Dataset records
┄┄┄┄┄┄┄┄┄┄

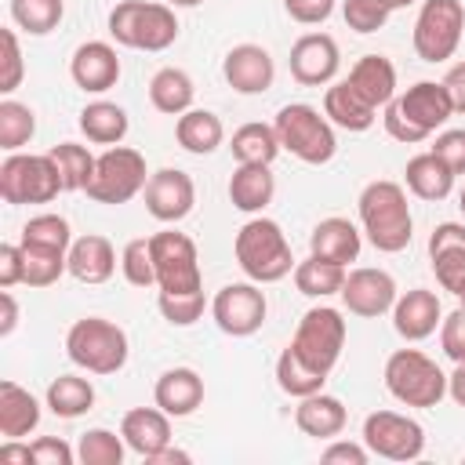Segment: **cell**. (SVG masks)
Here are the masks:
<instances>
[{"instance_id":"obj_47","label":"cell","mask_w":465,"mask_h":465,"mask_svg":"<svg viewBox=\"0 0 465 465\" xmlns=\"http://www.w3.org/2000/svg\"><path fill=\"white\" fill-rule=\"evenodd\" d=\"M341 15H345V25L356 29V33H378L392 11H385L378 0H345L341 4Z\"/></svg>"},{"instance_id":"obj_3","label":"cell","mask_w":465,"mask_h":465,"mask_svg":"<svg viewBox=\"0 0 465 465\" xmlns=\"http://www.w3.org/2000/svg\"><path fill=\"white\" fill-rule=\"evenodd\" d=\"M232 251H236V265L254 283H276L287 272H294V265H298L294 254H291V243H287L283 229L272 218H251V222H243L240 232H236Z\"/></svg>"},{"instance_id":"obj_48","label":"cell","mask_w":465,"mask_h":465,"mask_svg":"<svg viewBox=\"0 0 465 465\" xmlns=\"http://www.w3.org/2000/svg\"><path fill=\"white\" fill-rule=\"evenodd\" d=\"M440 349L447 352V360L465 363V305H458L450 316H443V323H440Z\"/></svg>"},{"instance_id":"obj_62","label":"cell","mask_w":465,"mask_h":465,"mask_svg":"<svg viewBox=\"0 0 465 465\" xmlns=\"http://www.w3.org/2000/svg\"><path fill=\"white\" fill-rule=\"evenodd\" d=\"M458 207H461V214H465V189H461V196H458Z\"/></svg>"},{"instance_id":"obj_20","label":"cell","mask_w":465,"mask_h":465,"mask_svg":"<svg viewBox=\"0 0 465 465\" xmlns=\"http://www.w3.org/2000/svg\"><path fill=\"white\" fill-rule=\"evenodd\" d=\"M222 73H225V84L240 94H262L272 87V76H276V65H272V54L262 47V44H236L225 62H222Z\"/></svg>"},{"instance_id":"obj_2","label":"cell","mask_w":465,"mask_h":465,"mask_svg":"<svg viewBox=\"0 0 465 465\" xmlns=\"http://www.w3.org/2000/svg\"><path fill=\"white\" fill-rule=\"evenodd\" d=\"M356 203H360V225L381 254H396L411 243L414 222H411V203L400 182H389V178L367 182Z\"/></svg>"},{"instance_id":"obj_31","label":"cell","mask_w":465,"mask_h":465,"mask_svg":"<svg viewBox=\"0 0 465 465\" xmlns=\"http://www.w3.org/2000/svg\"><path fill=\"white\" fill-rule=\"evenodd\" d=\"M193 98H196V87H193V76L185 69H174V65H163L153 73L149 80V102L153 109L167 113V116H182L193 109Z\"/></svg>"},{"instance_id":"obj_23","label":"cell","mask_w":465,"mask_h":465,"mask_svg":"<svg viewBox=\"0 0 465 465\" xmlns=\"http://www.w3.org/2000/svg\"><path fill=\"white\" fill-rule=\"evenodd\" d=\"M153 400L171 418H185V414H193L203 403V378L193 367H171V371H163L156 378Z\"/></svg>"},{"instance_id":"obj_44","label":"cell","mask_w":465,"mask_h":465,"mask_svg":"<svg viewBox=\"0 0 465 465\" xmlns=\"http://www.w3.org/2000/svg\"><path fill=\"white\" fill-rule=\"evenodd\" d=\"M120 269H124V280H127L131 287H153V283H156V265H153L149 236H134V240L124 243Z\"/></svg>"},{"instance_id":"obj_25","label":"cell","mask_w":465,"mask_h":465,"mask_svg":"<svg viewBox=\"0 0 465 465\" xmlns=\"http://www.w3.org/2000/svg\"><path fill=\"white\" fill-rule=\"evenodd\" d=\"M363 236L349 218H323L312 232H309V254L334 262V265H349L360 258Z\"/></svg>"},{"instance_id":"obj_13","label":"cell","mask_w":465,"mask_h":465,"mask_svg":"<svg viewBox=\"0 0 465 465\" xmlns=\"http://www.w3.org/2000/svg\"><path fill=\"white\" fill-rule=\"evenodd\" d=\"M363 443L389 461H414L425 450V429L400 411H374L363 418Z\"/></svg>"},{"instance_id":"obj_27","label":"cell","mask_w":465,"mask_h":465,"mask_svg":"<svg viewBox=\"0 0 465 465\" xmlns=\"http://www.w3.org/2000/svg\"><path fill=\"white\" fill-rule=\"evenodd\" d=\"M116 272V251L105 236L87 232L69 247V276L80 283H105Z\"/></svg>"},{"instance_id":"obj_49","label":"cell","mask_w":465,"mask_h":465,"mask_svg":"<svg viewBox=\"0 0 465 465\" xmlns=\"http://www.w3.org/2000/svg\"><path fill=\"white\" fill-rule=\"evenodd\" d=\"M29 458H33V465H73L76 450L58 436H40L29 443Z\"/></svg>"},{"instance_id":"obj_63","label":"cell","mask_w":465,"mask_h":465,"mask_svg":"<svg viewBox=\"0 0 465 465\" xmlns=\"http://www.w3.org/2000/svg\"><path fill=\"white\" fill-rule=\"evenodd\" d=\"M458 298H461V305H465V287H461V294H458Z\"/></svg>"},{"instance_id":"obj_15","label":"cell","mask_w":465,"mask_h":465,"mask_svg":"<svg viewBox=\"0 0 465 465\" xmlns=\"http://www.w3.org/2000/svg\"><path fill=\"white\" fill-rule=\"evenodd\" d=\"M400 291H396V280L385 272V269H352L345 272V283H341V302L352 316H363V320H378L385 312H392Z\"/></svg>"},{"instance_id":"obj_59","label":"cell","mask_w":465,"mask_h":465,"mask_svg":"<svg viewBox=\"0 0 465 465\" xmlns=\"http://www.w3.org/2000/svg\"><path fill=\"white\" fill-rule=\"evenodd\" d=\"M149 461H153V465H167V461H189V454H185V450H174V447L167 443V447H163L160 454H153Z\"/></svg>"},{"instance_id":"obj_22","label":"cell","mask_w":465,"mask_h":465,"mask_svg":"<svg viewBox=\"0 0 465 465\" xmlns=\"http://www.w3.org/2000/svg\"><path fill=\"white\" fill-rule=\"evenodd\" d=\"M120 436L124 443L138 454V458H153L171 443V414L160 407H134L124 414L120 421Z\"/></svg>"},{"instance_id":"obj_11","label":"cell","mask_w":465,"mask_h":465,"mask_svg":"<svg viewBox=\"0 0 465 465\" xmlns=\"http://www.w3.org/2000/svg\"><path fill=\"white\" fill-rule=\"evenodd\" d=\"M465 29V4L461 0H425L414 22V51L421 62H447Z\"/></svg>"},{"instance_id":"obj_54","label":"cell","mask_w":465,"mask_h":465,"mask_svg":"<svg viewBox=\"0 0 465 465\" xmlns=\"http://www.w3.org/2000/svg\"><path fill=\"white\" fill-rule=\"evenodd\" d=\"M367 458H371L367 443H352V440H334L323 450V461L327 465H338V461H345V465H367Z\"/></svg>"},{"instance_id":"obj_17","label":"cell","mask_w":465,"mask_h":465,"mask_svg":"<svg viewBox=\"0 0 465 465\" xmlns=\"http://www.w3.org/2000/svg\"><path fill=\"white\" fill-rule=\"evenodd\" d=\"M338 65H341V54H338V44L334 36L327 33H305L294 40L291 47V76L305 87H323L338 76Z\"/></svg>"},{"instance_id":"obj_35","label":"cell","mask_w":465,"mask_h":465,"mask_svg":"<svg viewBox=\"0 0 465 465\" xmlns=\"http://www.w3.org/2000/svg\"><path fill=\"white\" fill-rule=\"evenodd\" d=\"M229 149H232L236 163H272V160L280 156L283 145H280L272 124H258V120H251V124H243V127L232 131Z\"/></svg>"},{"instance_id":"obj_21","label":"cell","mask_w":465,"mask_h":465,"mask_svg":"<svg viewBox=\"0 0 465 465\" xmlns=\"http://www.w3.org/2000/svg\"><path fill=\"white\" fill-rule=\"evenodd\" d=\"M440 323H443V309H440L436 291L411 287V291L400 294L396 305H392V327H396V334L407 338V341H421V338H429Z\"/></svg>"},{"instance_id":"obj_57","label":"cell","mask_w":465,"mask_h":465,"mask_svg":"<svg viewBox=\"0 0 465 465\" xmlns=\"http://www.w3.org/2000/svg\"><path fill=\"white\" fill-rule=\"evenodd\" d=\"M447 396H450L458 407H465V363H458L454 374H447Z\"/></svg>"},{"instance_id":"obj_10","label":"cell","mask_w":465,"mask_h":465,"mask_svg":"<svg viewBox=\"0 0 465 465\" xmlns=\"http://www.w3.org/2000/svg\"><path fill=\"white\" fill-rule=\"evenodd\" d=\"M149 247H153V265H156V287L160 291H171V294L203 291L200 254H196V243L185 232H178V229L153 232Z\"/></svg>"},{"instance_id":"obj_43","label":"cell","mask_w":465,"mask_h":465,"mask_svg":"<svg viewBox=\"0 0 465 465\" xmlns=\"http://www.w3.org/2000/svg\"><path fill=\"white\" fill-rule=\"evenodd\" d=\"M124 436L109 432V429H87L76 443V461L80 465H120L124 461Z\"/></svg>"},{"instance_id":"obj_9","label":"cell","mask_w":465,"mask_h":465,"mask_svg":"<svg viewBox=\"0 0 465 465\" xmlns=\"http://www.w3.org/2000/svg\"><path fill=\"white\" fill-rule=\"evenodd\" d=\"M62 189V174L51 153H11L0 163V196L7 203H51Z\"/></svg>"},{"instance_id":"obj_41","label":"cell","mask_w":465,"mask_h":465,"mask_svg":"<svg viewBox=\"0 0 465 465\" xmlns=\"http://www.w3.org/2000/svg\"><path fill=\"white\" fill-rule=\"evenodd\" d=\"M33 134H36L33 109L22 105V102H15V98H4L0 102V149L4 153H18Z\"/></svg>"},{"instance_id":"obj_14","label":"cell","mask_w":465,"mask_h":465,"mask_svg":"<svg viewBox=\"0 0 465 465\" xmlns=\"http://www.w3.org/2000/svg\"><path fill=\"white\" fill-rule=\"evenodd\" d=\"M265 312H269V302L254 280L251 283H225L211 302V316H214L218 331L232 334V338L254 334L265 323Z\"/></svg>"},{"instance_id":"obj_28","label":"cell","mask_w":465,"mask_h":465,"mask_svg":"<svg viewBox=\"0 0 465 465\" xmlns=\"http://www.w3.org/2000/svg\"><path fill=\"white\" fill-rule=\"evenodd\" d=\"M294 425L312 440H334L345 429V403L338 396H327L323 389L302 396L294 407Z\"/></svg>"},{"instance_id":"obj_4","label":"cell","mask_w":465,"mask_h":465,"mask_svg":"<svg viewBox=\"0 0 465 465\" xmlns=\"http://www.w3.org/2000/svg\"><path fill=\"white\" fill-rule=\"evenodd\" d=\"M109 36L134 51H167L178 40L174 7L149 0H120L109 11Z\"/></svg>"},{"instance_id":"obj_37","label":"cell","mask_w":465,"mask_h":465,"mask_svg":"<svg viewBox=\"0 0 465 465\" xmlns=\"http://www.w3.org/2000/svg\"><path fill=\"white\" fill-rule=\"evenodd\" d=\"M341 283H345V265L323 262V258H316V254H309L305 262L294 265V287H298L305 298H331V294H341Z\"/></svg>"},{"instance_id":"obj_58","label":"cell","mask_w":465,"mask_h":465,"mask_svg":"<svg viewBox=\"0 0 465 465\" xmlns=\"http://www.w3.org/2000/svg\"><path fill=\"white\" fill-rule=\"evenodd\" d=\"M0 458H4V461H33V458H29V443L18 447L15 440H7V443L0 447Z\"/></svg>"},{"instance_id":"obj_16","label":"cell","mask_w":465,"mask_h":465,"mask_svg":"<svg viewBox=\"0 0 465 465\" xmlns=\"http://www.w3.org/2000/svg\"><path fill=\"white\" fill-rule=\"evenodd\" d=\"M142 193H145V211H149L156 222H163V225L182 222V218L193 211V203H196V185H193V178H189L185 171H178V167H160V171H153Z\"/></svg>"},{"instance_id":"obj_42","label":"cell","mask_w":465,"mask_h":465,"mask_svg":"<svg viewBox=\"0 0 465 465\" xmlns=\"http://www.w3.org/2000/svg\"><path fill=\"white\" fill-rule=\"evenodd\" d=\"M65 15V4L62 0H11V18L18 29L33 33V36H44L51 29H58Z\"/></svg>"},{"instance_id":"obj_8","label":"cell","mask_w":465,"mask_h":465,"mask_svg":"<svg viewBox=\"0 0 465 465\" xmlns=\"http://www.w3.org/2000/svg\"><path fill=\"white\" fill-rule=\"evenodd\" d=\"M145 182H149L145 156L131 145H109L94 160V174L84 185V193L94 203H127L145 189Z\"/></svg>"},{"instance_id":"obj_34","label":"cell","mask_w":465,"mask_h":465,"mask_svg":"<svg viewBox=\"0 0 465 465\" xmlns=\"http://www.w3.org/2000/svg\"><path fill=\"white\" fill-rule=\"evenodd\" d=\"M80 131L94 145H120L127 134V113L116 102H87L80 109Z\"/></svg>"},{"instance_id":"obj_46","label":"cell","mask_w":465,"mask_h":465,"mask_svg":"<svg viewBox=\"0 0 465 465\" xmlns=\"http://www.w3.org/2000/svg\"><path fill=\"white\" fill-rule=\"evenodd\" d=\"M25 251V283L29 287H51L62 280V272H69V254H51V251Z\"/></svg>"},{"instance_id":"obj_32","label":"cell","mask_w":465,"mask_h":465,"mask_svg":"<svg viewBox=\"0 0 465 465\" xmlns=\"http://www.w3.org/2000/svg\"><path fill=\"white\" fill-rule=\"evenodd\" d=\"M323 116H327L334 127H345V131H367V127L374 124L378 109L367 105V102L349 87V80H338V84H331L327 94H323Z\"/></svg>"},{"instance_id":"obj_6","label":"cell","mask_w":465,"mask_h":465,"mask_svg":"<svg viewBox=\"0 0 465 465\" xmlns=\"http://www.w3.org/2000/svg\"><path fill=\"white\" fill-rule=\"evenodd\" d=\"M385 389L403 407H436L447 396V374L421 349H396L385 360Z\"/></svg>"},{"instance_id":"obj_56","label":"cell","mask_w":465,"mask_h":465,"mask_svg":"<svg viewBox=\"0 0 465 465\" xmlns=\"http://www.w3.org/2000/svg\"><path fill=\"white\" fill-rule=\"evenodd\" d=\"M0 305H4V320H0V334L7 338L15 327H18V305H15V294H11V287H4L0 291Z\"/></svg>"},{"instance_id":"obj_26","label":"cell","mask_w":465,"mask_h":465,"mask_svg":"<svg viewBox=\"0 0 465 465\" xmlns=\"http://www.w3.org/2000/svg\"><path fill=\"white\" fill-rule=\"evenodd\" d=\"M349 87L367 102V105H389L396 98V65L385 54H363L349 69Z\"/></svg>"},{"instance_id":"obj_45","label":"cell","mask_w":465,"mask_h":465,"mask_svg":"<svg viewBox=\"0 0 465 465\" xmlns=\"http://www.w3.org/2000/svg\"><path fill=\"white\" fill-rule=\"evenodd\" d=\"M156 305H160V316H163L167 323H174V327H193V323L203 316L207 298H203V291H185V294L160 291Z\"/></svg>"},{"instance_id":"obj_1","label":"cell","mask_w":465,"mask_h":465,"mask_svg":"<svg viewBox=\"0 0 465 465\" xmlns=\"http://www.w3.org/2000/svg\"><path fill=\"white\" fill-rule=\"evenodd\" d=\"M450 116H454V102H450L447 87L436 84V80H418L385 105L381 120H385L389 138H396L403 145H414V142H425Z\"/></svg>"},{"instance_id":"obj_12","label":"cell","mask_w":465,"mask_h":465,"mask_svg":"<svg viewBox=\"0 0 465 465\" xmlns=\"http://www.w3.org/2000/svg\"><path fill=\"white\" fill-rule=\"evenodd\" d=\"M291 349H294L305 363H312L316 371L331 374L334 363L341 360V349H345V320H341V312L331 309V305L309 309V312L298 320V331H294V338H291Z\"/></svg>"},{"instance_id":"obj_18","label":"cell","mask_w":465,"mask_h":465,"mask_svg":"<svg viewBox=\"0 0 465 465\" xmlns=\"http://www.w3.org/2000/svg\"><path fill=\"white\" fill-rule=\"evenodd\" d=\"M69 76L80 91L87 94H102L109 87H116L120 80V58H116V47L105 44V40H87L73 51L69 58Z\"/></svg>"},{"instance_id":"obj_36","label":"cell","mask_w":465,"mask_h":465,"mask_svg":"<svg viewBox=\"0 0 465 465\" xmlns=\"http://www.w3.org/2000/svg\"><path fill=\"white\" fill-rule=\"evenodd\" d=\"M47 407L58 418H80L94 407V385L80 374H58L47 385Z\"/></svg>"},{"instance_id":"obj_61","label":"cell","mask_w":465,"mask_h":465,"mask_svg":"<svg viewBox=\"0 0 465 465\" xmlns=\"http://www.w3.org/2000/svg\"><path fill=\"white\" fill-rule=\"evenodd\" d=\"M163 4H171V7H196V4H203V0H163Z\"/></svg>"},{"instance_id":"obj_55","label":"cell","mask_w":465,"mask_h":465,"mask_svg":"<svg viewBox=\"0 0 465 465\" xmlns=\"http://www.w3.org/2000/svg\"><path fill=\"white\" fill-rule=\"evenodd\" d=\"M443 87H447V94L454 102V113H465V62H458V65L447 69Z\"/></svg>"},{"instance_id":"obj_60","label":"cell","mask_w":465,"mask_h":465,"mask_svg":"<svg viewBox=\"0 0 465 465\" xmlns=\"http://www.w3.org/2000/svg\"><path fill=\"white\" fill-rule=\"evenodd\" d=\"M385 11H400V7H407V4H414V0H378Z\"/></svg>"},{"instance_id":"obj_38","label":"cell","mask_w":465,"mask_h":465,"mask_svg":"<svg viewBox=\"0 0 465 465\" xmlns=\"http://www.w3.org/2000/svg\"><path fill=\"white\" fill-rule=\"evenodd\" d=\"M323 381H327V374L316 371L312 363H305L291 345L280 352V360H276V385H280L287 396H294V400L312 396V392L323 389Z\"/></svg>"},{"instance_id":"obj_30","label":"cell","mask_w":465,"mask_h":465,"mask_svg":"<svg viewBox=\"0 0 465 465\" xmlns=\"http://www.w3.org/2000/svg\"><path fill=\"white\" fill-rule=\"evenodd\" d=\"M40 425V403L18 381H0V436L22 440Z\"/></svg>"},{"instance_id":"obj_53","label":"cell","mask_w":465,"mask_h":465,"mask_svg":"<svg viewBox=\"0 0 465 465\" xmlns=\"http://www.w3.org/2000/svg\"><path fill=\"white\" fill-rule=\"evenodd\" d=\"M283 7H287V15H291L294 22H302V25H320V22L331 18L334 0H283Z\"/></svg>"},{"instance_id":"obj_7","label":"cell","mask_w":465,"mask_h":465,"mask_svg":"<svg viewBox=\"0 0 465 465\" xmlns=\"http://www.w3.org/2000/svg\"><path fill=\"white\" fill-rule=\"evenodd\" d=\"M276 127V138L280 145L298 156L302 163H327L334 153H338V138H334V127L327 116H320V109L305 105V102H291L276 113L272 120Z\"/></svg>"},{"instance_id":"obj_19","label":"cell","mask_w":465,"mask_h":465,"mask_svg":"<svg viewBox=\"0 0 465 465\" xmlns=\"http://www.w3.org/2000/svg\"><path fill=\"white\" fill-rule=\"evenodd\" d=\"M429 262L443 291L461 294L465 287V225L461 222H440L429 236Z\"/></svg>"},{"instance_id":"obj_51","label":"cell","mask_w":465,"mask_h":465,"mask_svg":"<svg viewBox=\"0 0 465 465\" xmlns=\"http://www.w3.org/2000/svg\"><path fill=\"white\" fill-rule=\"evenodd\" d=\"M432 153H436L454 174H465V127H454V131L436 134Z\"/></svg>"},{"instance_id":"obj_33","label":"cell","mask_w":465,"mask_h":465,"mask_svg":"<svg viewBox=\"0 0 465 465\" xmlns=\"http://www.w3.org/2000/svg\"><path fill=\"white\" fill-rule=\"evenodd\" d=\"M174 138L185 153H196V156H207L214 153L222 142H225V127L222 120L211 113V109H189L178 116L174 124Z\"/></svg>"},{"instance_id":"obj_52","label":"cell","mask_w":465,"mask_h":465,"mask_svg":"<svg viewBox=\"0 0 465 465\" xmlns=\"http://www.w3.org/2000/svg\"><path fill=\"white\" fill-rule=\"evenodd\" d=\"M25 283V251L22 243H0V287Z\"/></svg>"},{"instance_id":"obj_40","label":"cell","mask_w":465,"mask_h":465,"mask_svg":"<svg viewBox=\"0 0 465 465\" xmlns=\"http://www.w3.org/2000/svg\"><path fill=\"white\" fill-rule=\"evenodd\" d=\"M51 153V160H54V167H58V174H62V189L65 193H84V185L91 182V174H94V160L98 156H91L84 145H76V142H58V145H51L47 149Z\"/></svg>"},{"instance_id":"obj_29","label":"cell","mask_w":465,"mask_h":465,"mask_svg":"<svg viewBox=\"0 0 465 465\" xmlns=\"http://www.w3.org/2000/svg\"><path fill=\"white\" fill-rule=\"evenodd\" d=\"M403 178H407V189H411L418 200H432V203H436V200H447V196H450L458 174L429 149V153H418V156L407 160Z\"/></svg>"},{"instance_id":"obj_5","label":"cell","mask_w":465,"mask_h":465,"mask_svg":"<svg viewBox=\"0 0 465 465\" xmlns=\"http://www.w3.org/2000/svg\"><path fill=\"white\" fill-rule=\"evenodd\" d=\"M127 334L105 316H84L65 334V356L87 374H116L127 363Z\"/></svg>"},{"instance_id":"obj_24","label":"cell","mask_w":465,"mask_h":465,"mask_svg":"<svg viewBox=\"0 0 465 465\" xmlns=\"http://www.w3.org/2000/svg\"><path fill=\"white\" fill-rule=\"evenodd\" d=\"M272 163H240L229 178V203L243 214H262L276 196Z\"/></svg>"},{"instance_id":"obj_50","label":"cell","mask_w":465,"mask_h":465,"mask_svg":"<svg viewBox=\"0 0 465 465\" xmlns=\"http://www.w3.org/2000/svg\"><path fill=\"white\" fill-rule=\"evenodd\" d=\"M4 40V73H0V91L11 94L18 84H22V47H18V36L15 29H4L0 33Z\"/></svg>"},{"instance_id":"obj_39","label":"cell","mask_w":465,"mask_h":465,"mask_svg":"<svg viewBox=\"0 0 465 465\" xmlns=\"http://www.w3.org/2000/svg\"><path fill=\"white\" fill-rule=\"evenodd\" d=\"M22 247H33V251H51V254H69L73 247V232H69V222L62 214H33L25 225H22Z\"/></svg>"}]
</instances>
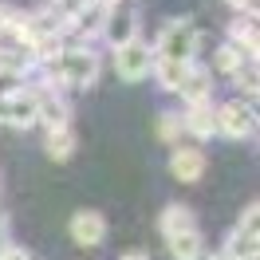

┄┄┄┄┄┄┄┄┄┄

**STATED GOAL:** Rewrite the records from their start through the line that has "<instances>", replacing "masks" with "outlines" and changing nothing else. Leave the pictures out of your answer.

**RESULT:**
Segment: **cell**. (SVG outlines)
Here are the outlines:
<instances>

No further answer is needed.